● **WHAT IS BEING ASKED**:
Please render the data below as a Markdown table with the columns Row and Line, one numbered row per line, skipping blank lines.

● **DATA FOR PROCESSING**:

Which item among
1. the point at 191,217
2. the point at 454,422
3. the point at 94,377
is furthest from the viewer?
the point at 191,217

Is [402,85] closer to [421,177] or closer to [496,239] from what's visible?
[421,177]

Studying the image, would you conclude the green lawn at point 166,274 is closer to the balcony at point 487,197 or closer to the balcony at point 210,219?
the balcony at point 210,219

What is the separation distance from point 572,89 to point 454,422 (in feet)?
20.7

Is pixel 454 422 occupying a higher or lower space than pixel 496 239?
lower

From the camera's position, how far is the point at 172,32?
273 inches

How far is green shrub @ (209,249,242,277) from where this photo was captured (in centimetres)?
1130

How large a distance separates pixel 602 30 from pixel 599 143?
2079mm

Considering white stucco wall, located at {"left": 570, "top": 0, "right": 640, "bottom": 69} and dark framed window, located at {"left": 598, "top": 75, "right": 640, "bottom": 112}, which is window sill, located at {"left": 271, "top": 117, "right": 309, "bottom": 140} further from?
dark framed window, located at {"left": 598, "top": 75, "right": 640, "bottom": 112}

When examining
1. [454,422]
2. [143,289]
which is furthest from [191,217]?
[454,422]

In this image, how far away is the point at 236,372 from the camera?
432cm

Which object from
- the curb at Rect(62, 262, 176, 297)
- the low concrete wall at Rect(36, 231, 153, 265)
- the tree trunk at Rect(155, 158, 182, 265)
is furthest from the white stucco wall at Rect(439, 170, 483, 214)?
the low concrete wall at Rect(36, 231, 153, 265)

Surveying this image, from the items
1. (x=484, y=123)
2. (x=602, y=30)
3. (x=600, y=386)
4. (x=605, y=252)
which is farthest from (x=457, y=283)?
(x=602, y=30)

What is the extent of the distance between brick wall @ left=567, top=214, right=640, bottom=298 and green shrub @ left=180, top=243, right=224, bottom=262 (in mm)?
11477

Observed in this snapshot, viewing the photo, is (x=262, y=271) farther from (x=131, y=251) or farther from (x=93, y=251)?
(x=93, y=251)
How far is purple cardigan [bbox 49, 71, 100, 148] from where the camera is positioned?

● **SOLUTION TO THIS PROBLEM**:
| Row | Line |
|---|---|
| 1 | Which item among |
| 2 | 1. the point at 191,217 |
| 3 | 2. the point at 454,422 |
| 4 | 3. the point at 94,377 |
| 5 | is furthest from the viewer? |
| 6 | the point at 191,217 |
| 7 | Is [402,85] closer to [421,177] or closer to [496,239] from what's visible? |
| 8 | [421,177] |
| 9 | Studying the image, would you conclude the green lawn at point 166,274 is closer to the balcony at point 487,197 or closer to the balcony at point 210,219? |
| 10 | the balcony at point 210,219 |
| 11 | What is the separation distance from point 572,89 to point 454,422 (in feet)? |
| 12 | 20.7 |
| 13 | Is pixel 454 422 occupying a higher or lower space than pixel 496 239? |
| 14 | lower |
| 15 | From the camera's position, how far is the point at 172,32? |
| 16 | 273 inches |
| 17 | How far is green shrub @ (209,249,242,277) from where this photo was captured (in centimetres)? |
| 18 | 1130 |
| 19 | How large a distance separates pixel 602 30 from pixel 599 143? |
| 20 | 2079mm |
| 21 | Considering white stucco wall, located at {"left": 570, "top": 0, "right": 640, "bottom": 69} and dark framed window, located at {"left": 598, "top": 75, "right": 640, "bottom": 112}, which is window sill, located at {"left": 271, "top": 117, "right": 309, "bottom": 140} further from? |
| 22 | dark framed window, located at {"left": 598, "top": 75, "right": 640, "bottom": 112} |
| 23 | When examining |
| 24 | 1. [454,422] |
| 25 | 2. [143,289] |
| 26 | which is furthest from [191,217]? |
| 27 | [454,422] |
| 28 | In this image, how far away is the point at 236,372 from the camera? |
| 29 | 432cm |
| 30 | Which object from |
| 31 | - the curb at Rect(62, 262, 176, 297) |
| 32 | - the low concrete wall at Rect(36, 231, 153, 265) |
| 33 | - the tree trunk at Rect(155, 158, 182, 265) |
| 34 | is furthest from the white stucco wall at Rect(439, 170, 483, 214)? |
| 35 | the low concrete wall at Rect(36, 231, 153, 265) |
| 36 | Surveying this image, from the items |
| 37 | 1. (x=484, y=123) |
| 38 | 2. (x=602, y=30) |
| 39 | 3. (x=600, y=386) |
| 40 | 4. (x=605, y=252) |
| 41 | which is farthest from (x=457, y=283)? |
| 42 | (x=602, y=30) |
| 43 | What is the extent of the distance between brick wall @ left=567, top=214, right=640, bottom=298 and green shrub @ left=180, top=243, right=224, bottom=262 (in mm)? |
| 44 | 11477 |
| 45 | Observed in this snapshot, viewing the photo, is (x=262, y=271) farther from (x=131, y=251) or farther from (x=93, y=251)? |
| 46 | (x=93, y=251) |
| 47 | How far is purple cardigan [bbox 49, 71, 100, 148] from where the camera is positioned? |